-- CHALLENGE --
From the records below, extract all the text exactly and leave the images behind.

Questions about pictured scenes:
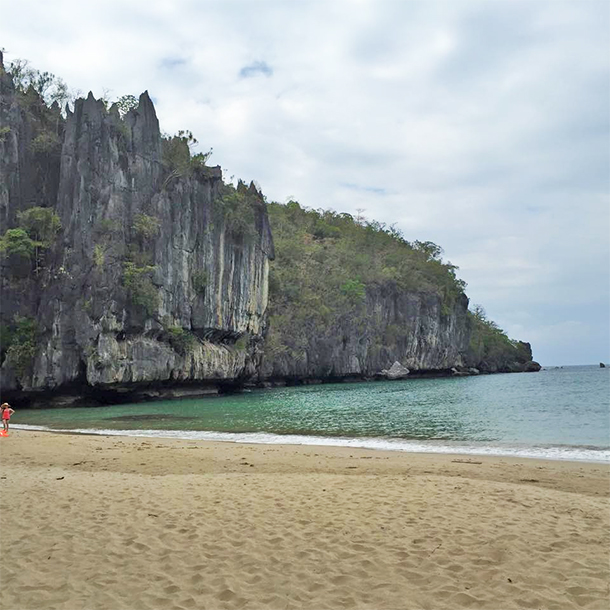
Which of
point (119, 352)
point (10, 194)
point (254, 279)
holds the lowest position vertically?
point (119, 352)

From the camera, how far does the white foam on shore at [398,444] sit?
12570 mm

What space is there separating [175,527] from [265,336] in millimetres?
44178

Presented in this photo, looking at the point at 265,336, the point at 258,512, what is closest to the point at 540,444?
the point at 258,512

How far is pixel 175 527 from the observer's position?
17.7 ft

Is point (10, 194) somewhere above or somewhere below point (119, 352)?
above

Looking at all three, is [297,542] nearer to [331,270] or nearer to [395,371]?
[331,270]

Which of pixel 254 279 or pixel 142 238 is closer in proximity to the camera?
pixel 142 238

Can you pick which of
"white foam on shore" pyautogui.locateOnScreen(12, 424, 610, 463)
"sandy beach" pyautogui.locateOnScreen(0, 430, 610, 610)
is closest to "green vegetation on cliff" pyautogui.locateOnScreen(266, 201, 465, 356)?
"white foam on shore" pyautogui.locateOnScreen(12, 424, 610, 463)

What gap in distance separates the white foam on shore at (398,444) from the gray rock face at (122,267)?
15.9m

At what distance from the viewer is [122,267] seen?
34.1 meters

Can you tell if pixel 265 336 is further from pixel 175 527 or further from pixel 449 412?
pixel 175 527

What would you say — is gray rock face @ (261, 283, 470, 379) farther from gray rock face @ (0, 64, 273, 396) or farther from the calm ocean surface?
the calm ocean surface

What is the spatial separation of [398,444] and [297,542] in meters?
10.00

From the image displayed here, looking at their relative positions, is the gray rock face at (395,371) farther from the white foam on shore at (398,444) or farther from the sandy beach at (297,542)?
the sandy beach at (297,542)
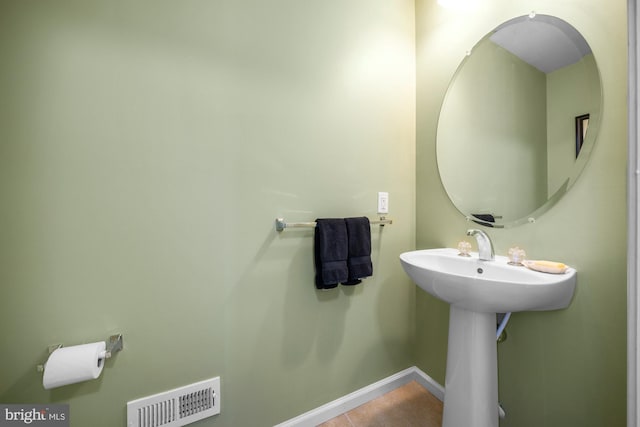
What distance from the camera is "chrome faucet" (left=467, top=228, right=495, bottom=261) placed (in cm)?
109

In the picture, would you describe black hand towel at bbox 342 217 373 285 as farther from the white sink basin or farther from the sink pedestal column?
the sink pedestal column

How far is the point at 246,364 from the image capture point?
1096 mm

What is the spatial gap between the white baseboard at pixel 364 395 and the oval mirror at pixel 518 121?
1.03 meters

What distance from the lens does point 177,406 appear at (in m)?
0.97

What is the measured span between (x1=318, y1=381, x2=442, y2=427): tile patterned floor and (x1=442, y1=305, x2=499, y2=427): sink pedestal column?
1.16 feet

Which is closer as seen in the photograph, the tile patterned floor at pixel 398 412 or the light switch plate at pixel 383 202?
the tile patterned floor at pixel 398 412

-- FULL ANSWER --
Which of
point (119, 352)
point (10, 194)
point (254, 279)
holds the lowest position vertically?
point (119, 352)

From the camera, how far does the white foam on shore at [398,444] sit?
12570 mm

What space is there separating [175,527] from [265,336] in millimetres?
44178

Presented in this photo, looking at the point at 265,336, the point at 258,512, what is closest to the point at 540,444?
the point at 258,512

How far is pixel 175 527 from the observer's position?
17.7 ft

Is point (10, 194) somewhere above or somewhere below point (119, 352)?
above

Looking at all three, is [297,542] nearer to [331,270] or nearer to [395,371]?
[331,270]

Which of pixel 254 279 or pixel 142 238 is closer in proximity to the camera?
pixel 142 238

Can you pick which of
"white foam on shore" pyautogui.locateOnScreen(12, 424, 610, 463)
"sandy beach" pyautogui.locateOnScreen(0, 430, 610, 610)
is closest to "green vegetation on cliff" pyautogui.locateOnScreen(266, 201, 465, 356)?
"white foam on shore" pyautogui.locateOnScreen(12, 424, 610, 463)

What gap in distance separates the white foam on shore at (398,444) from the gray rock face at (122,267)?
15.9m

At what distance from the viewer is [122,267] seen?
34.1 meters

Can you tell if pixel 265 336 is further from pixel 175 527 or further from pixel 449 412?
pixel 175 527

What would you say — is gray rock face @ (261, 283, 470, 379) farther from gray rock face @ (0, 64, 273, 396) or farther from the calm ocean surface?
the calm ocean surface

What is the spatial separation of [398,444] and [297,542] in meters?
10.00

From the image displayed here, looking at their relative positions, is the gray rock face at (395,371) farther from the white foam on shore at (398,444) or farther from the sandy beach at (297,542)?
the sandy beach at (297,542)
What distance from the camera is "chrome faucet" (left=467, top=228, right=495, bottom=261) placed (in cm)?
109

In the picture, would you describe black hand towel at bbox 342 217 373 285 as farther from the white sink basin or farther from the sink pedestal column?
the sink pedestal column

How far is the point at 246,364 from the image capture point?
1096 mm

What is the spatial gap between the white baseboard at pixel 364 395 and the oval mirror at pixel 518 121?
1.03 meters

What distance from the lens does point 177,406 appear at (in m)?
0.97

What is the measured span between (x1=318, y1=381, x2=442, y2=427): tile patterned floor and (x1=442, y1=305, x2=499, y2=427): sink pedestal column?
1.16 feet

Which is closer as seen in the photograph, the tile patterned floor at pixel 398 412 or the light switch plate at pixel 383 202?
the tile patterned floor at pixel 398 412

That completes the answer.